Answer from the text on heat exchanger materials for fireless steam locomotives:
(a) What pressure rating does it give for the firetube-type boiler?
(b) What thermal conductivity does it list for silicon-nitride (SN-281)?
(c) What thermal expansion coefficient does it state for silicon-carbide?

#### Selected text ####

A variation of this low-pressure/high-pressure heat exchanger method would see the low-pressure hot gas being propogated either through a heater tube located inside a 1,000-psi accumulator (to maintain thermal energy levels), or through "firetubes" located in a 300-psi firetube-type boiler to raise steam for propulsion. In the latter case, a superheating heat exchanger would need to be used, where low-pressure hot fluid from the thermal tank would superheat higher-pressure saturated steam leaving the boiler, prior to being expanded in a positive displacement steam engine. Alternatively, a separate superheating thermal tank may also be used. The use of an intermediate low-pressure fluid allows for low-pressure lines to be used in the thermal tank(s).
All interior surfaces inside the thermal storage tanks may then be coated and lined with chemically-neutral, corrosion resistant and inert ceramic material. Low pressure heat exchanger equipment located inside the thermal tanks may be made from ceramic materials such as silicon-carbide (SC-1000 from Kyocera, 130-W/M-deg C thermal conductivity) or even silicon-nitride (SN-281 from Kyocera, 59-watts/metre - degree C thermal conductivity). The high thermal conductivity of silicon-carbide allows for relatively thick-walled heater tubes. By comparison, irons and steels have lower levels of thermal conductivity at temperatures over 300-deg C/500-deg F.
Heat Exchanger Material:
The nature and properties of the heat exchanger material will ultimately be one of the major factors influencing theuse of heat of fusion technology in fireless steam railway traction. Most metals in the solid state would be apt to corrode when immersed in another molten metal. Corrosion-resistant metals such as chrome-nickel alloy stainless steel have very relative low levels of thermal conductivity (19 - 26 W/M-deg C) at elevated temperatures (300 - 800 -deg C/ 500 - 1400-deg C), with thermal expansion coefficients of 0.0000065/degree F. Corossion-resistant ceramics like silicon-carbide and silicon-nitride maintain their mechanical and thermal properties to temperatures well excess of 1,000-deg C/1800-deg F. In terms of thermal expansion, silicon-nitride has a coefficient of 0.0000019/degree F while silicon-carbide has a coefficient of 0.0000025/degree F. There is, however, concern about the UTS (ultimate tensile strength) of ceramic materials carrying high-pressure water/steam.
Due to differences in rates of thermal expansion, stainless steel and ceramic cannot be used together inside the same tank. Even a joint between two pipes of different materials may be problematic as far as carrying high-pressure heated fluid is concerned: there is a high propensity for fluid leakage or stress cracking of the material, perhaps even both. The nature of the materials used in the construction of the thermodynamic system of a heat of fusion fireless steam locomotive, will influence its design layout. To minimize problems of leakage or stress cracking, the heat storage tank, heat exchangers, water pump, accumulator and steam engine may have to all be made from the same material.

#### Data block ####

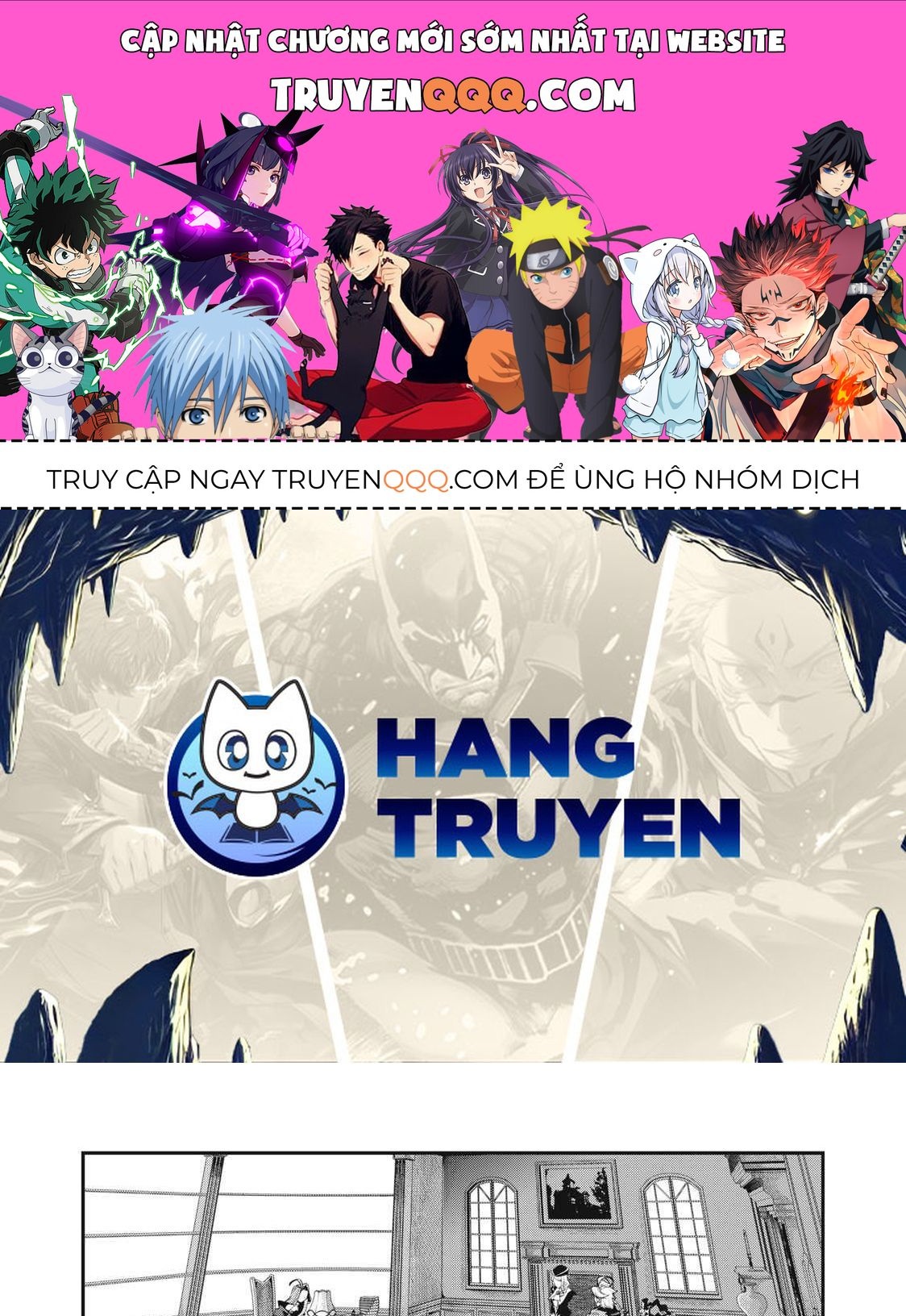 Kỵ Sĩ Chuyển Sinh Bị Lưu Đày, Trở Nên Bất Bại Nhờ Trò Chơi Chapter 44 - 1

####

§ Solution for this problem:
(a) 300 psi
(b) 59 watts/metre-degree C
(c) 0.0000025/degree F